What would happen if we followed Thomas Merton’s advice of “renunciation” from this “self-hypnosis” in this “unquiet universal trance,” but instead were to exit the dust cloud and see more clearly what is going on around us?
And while I confess that it is exceedingly difficult for me to sympathize with the people whose votes for the current regime brought us into this moment, I do believe that all of those people share the same basic needs as everyone else: to live meaningful lives, to experience beauty, to have access to affordable housing, to have access to affordable health care, to be free from oppression, to be able to envision a future for their children.

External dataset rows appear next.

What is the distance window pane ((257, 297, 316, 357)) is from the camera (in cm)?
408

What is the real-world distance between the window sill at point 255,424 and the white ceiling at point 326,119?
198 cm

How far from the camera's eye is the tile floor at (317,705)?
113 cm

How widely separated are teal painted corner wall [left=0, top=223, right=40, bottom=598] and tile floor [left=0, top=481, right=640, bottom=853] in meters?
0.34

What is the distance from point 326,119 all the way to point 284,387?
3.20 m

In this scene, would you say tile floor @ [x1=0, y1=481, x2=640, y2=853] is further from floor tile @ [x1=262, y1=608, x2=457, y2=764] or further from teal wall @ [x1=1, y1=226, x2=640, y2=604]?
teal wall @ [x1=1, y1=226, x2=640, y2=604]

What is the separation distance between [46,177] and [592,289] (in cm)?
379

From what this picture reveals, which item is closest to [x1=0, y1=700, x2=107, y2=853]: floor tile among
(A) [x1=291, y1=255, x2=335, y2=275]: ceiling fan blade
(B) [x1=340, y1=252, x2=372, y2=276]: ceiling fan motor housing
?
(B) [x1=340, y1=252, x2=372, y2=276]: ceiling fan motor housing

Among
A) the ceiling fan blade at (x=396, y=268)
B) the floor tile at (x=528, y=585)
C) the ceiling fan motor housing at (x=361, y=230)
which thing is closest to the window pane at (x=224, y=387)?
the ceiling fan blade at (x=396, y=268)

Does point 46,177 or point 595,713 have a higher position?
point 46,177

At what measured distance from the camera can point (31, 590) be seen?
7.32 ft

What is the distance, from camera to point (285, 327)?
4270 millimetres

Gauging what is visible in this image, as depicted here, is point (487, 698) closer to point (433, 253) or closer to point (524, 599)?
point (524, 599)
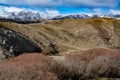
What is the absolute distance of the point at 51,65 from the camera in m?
27.4

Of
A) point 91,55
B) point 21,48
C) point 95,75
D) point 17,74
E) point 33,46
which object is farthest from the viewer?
point 33,46

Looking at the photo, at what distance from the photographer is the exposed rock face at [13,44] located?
40050 mm

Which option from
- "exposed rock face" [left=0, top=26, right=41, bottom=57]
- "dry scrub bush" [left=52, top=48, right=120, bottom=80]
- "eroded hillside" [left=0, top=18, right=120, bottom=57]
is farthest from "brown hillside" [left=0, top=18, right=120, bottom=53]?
"dry scrub bush" [left=52, top=48, right=120, bottom=80]

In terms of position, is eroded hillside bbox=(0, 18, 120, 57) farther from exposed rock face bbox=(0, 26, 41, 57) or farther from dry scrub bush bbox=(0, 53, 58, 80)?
dry scrub bush bbox=(0, 53, 58, 80)

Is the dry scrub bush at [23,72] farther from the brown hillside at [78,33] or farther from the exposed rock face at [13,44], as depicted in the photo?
the brown hillside at [78,33]

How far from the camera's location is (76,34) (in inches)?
2840

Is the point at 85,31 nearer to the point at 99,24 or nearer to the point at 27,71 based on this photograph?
the point at 99,24

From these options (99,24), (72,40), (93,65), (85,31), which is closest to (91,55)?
(93,65)

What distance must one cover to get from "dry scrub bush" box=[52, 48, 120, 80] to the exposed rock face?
33.0 feet

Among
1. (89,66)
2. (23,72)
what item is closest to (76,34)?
(89,66)

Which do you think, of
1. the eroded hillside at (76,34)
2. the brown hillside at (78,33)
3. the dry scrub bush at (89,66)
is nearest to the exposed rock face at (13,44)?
the eroded hillside at (76,34)

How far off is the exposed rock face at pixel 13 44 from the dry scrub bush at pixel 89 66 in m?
10.0

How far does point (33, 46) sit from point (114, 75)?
1706cm

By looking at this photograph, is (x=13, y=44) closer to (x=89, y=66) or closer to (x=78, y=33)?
(x=89, y=66)
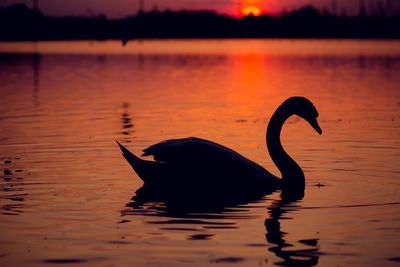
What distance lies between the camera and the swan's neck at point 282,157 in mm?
11758

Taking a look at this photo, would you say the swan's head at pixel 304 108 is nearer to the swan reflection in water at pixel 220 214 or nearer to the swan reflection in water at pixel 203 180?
the swan reflection in water at pixel 203 180

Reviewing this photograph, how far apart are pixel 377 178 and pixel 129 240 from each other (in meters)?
5.22

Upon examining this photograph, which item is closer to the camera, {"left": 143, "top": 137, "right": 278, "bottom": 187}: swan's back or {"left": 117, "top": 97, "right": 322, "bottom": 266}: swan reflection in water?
{"left": 117, "top": 97, "right": 322, "bottom": 266}: swan reflection in water

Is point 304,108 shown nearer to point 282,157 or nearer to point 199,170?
point 282,157

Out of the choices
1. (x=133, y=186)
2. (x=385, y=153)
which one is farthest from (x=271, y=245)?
(x=385, y=153)

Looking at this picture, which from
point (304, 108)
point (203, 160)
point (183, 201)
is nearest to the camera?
point (183, 201)

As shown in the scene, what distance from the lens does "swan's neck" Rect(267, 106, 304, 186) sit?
11758 mm

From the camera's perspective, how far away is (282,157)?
39.4 feet

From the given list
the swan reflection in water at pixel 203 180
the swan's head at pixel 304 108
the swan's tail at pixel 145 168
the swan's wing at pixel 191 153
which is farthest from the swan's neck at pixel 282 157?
the swan's tail at pixel 145 168

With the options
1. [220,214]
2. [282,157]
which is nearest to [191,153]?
[220,214]

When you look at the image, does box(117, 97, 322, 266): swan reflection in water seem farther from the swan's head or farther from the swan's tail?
the swan's head

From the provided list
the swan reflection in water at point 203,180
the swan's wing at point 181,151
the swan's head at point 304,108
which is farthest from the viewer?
the swan's head at point 304,108

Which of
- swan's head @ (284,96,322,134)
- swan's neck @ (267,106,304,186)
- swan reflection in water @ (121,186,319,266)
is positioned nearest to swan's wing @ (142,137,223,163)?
swan reflection in water @ (121,186,319,266)

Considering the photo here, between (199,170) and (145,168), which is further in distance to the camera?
(145,168)
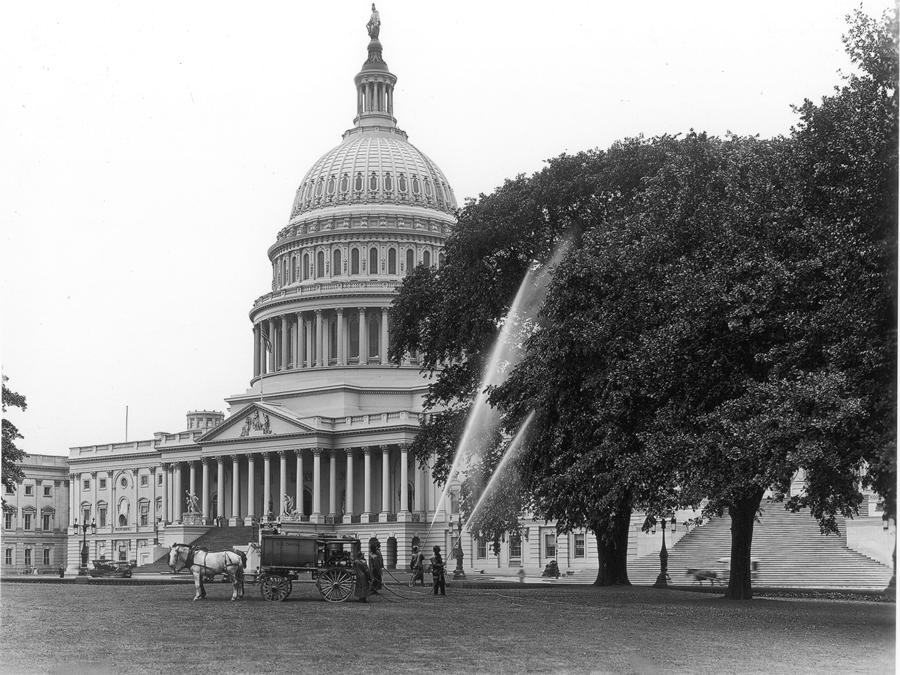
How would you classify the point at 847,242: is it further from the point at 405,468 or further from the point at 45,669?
the point at 405,468

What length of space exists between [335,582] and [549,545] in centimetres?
6374

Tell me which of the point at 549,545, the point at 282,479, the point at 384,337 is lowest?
the point at 549,545

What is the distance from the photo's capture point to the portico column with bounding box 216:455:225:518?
11830cm

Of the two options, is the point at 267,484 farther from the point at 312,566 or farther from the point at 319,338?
the point at 312,566

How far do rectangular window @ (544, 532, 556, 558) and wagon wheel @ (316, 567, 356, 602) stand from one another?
206 ft

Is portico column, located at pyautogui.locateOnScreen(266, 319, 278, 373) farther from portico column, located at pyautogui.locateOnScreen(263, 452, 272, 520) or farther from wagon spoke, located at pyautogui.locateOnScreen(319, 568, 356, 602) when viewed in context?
wagon spoke, located at pyautogui.locateOnScreen(319, 568, 356, 602)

I think their desires for those basic needs have been twisted and distorted by racist and theocratic ideology that makes them imagine that the primary impediments to those things are immigrants, people with darker skin tones, and federal employees, among others, instead of the real impediments, which are the owner class that is currently sacking and looting our federal government to their own further enrichment. But the only way we are ever going to realize the fact that “there are more of us than there are of them” is if we help each other to remain present, in our own times and places, to see the real humanity of those who are right here with us. That is the expansion of imagination of and the broadening of memory that we need.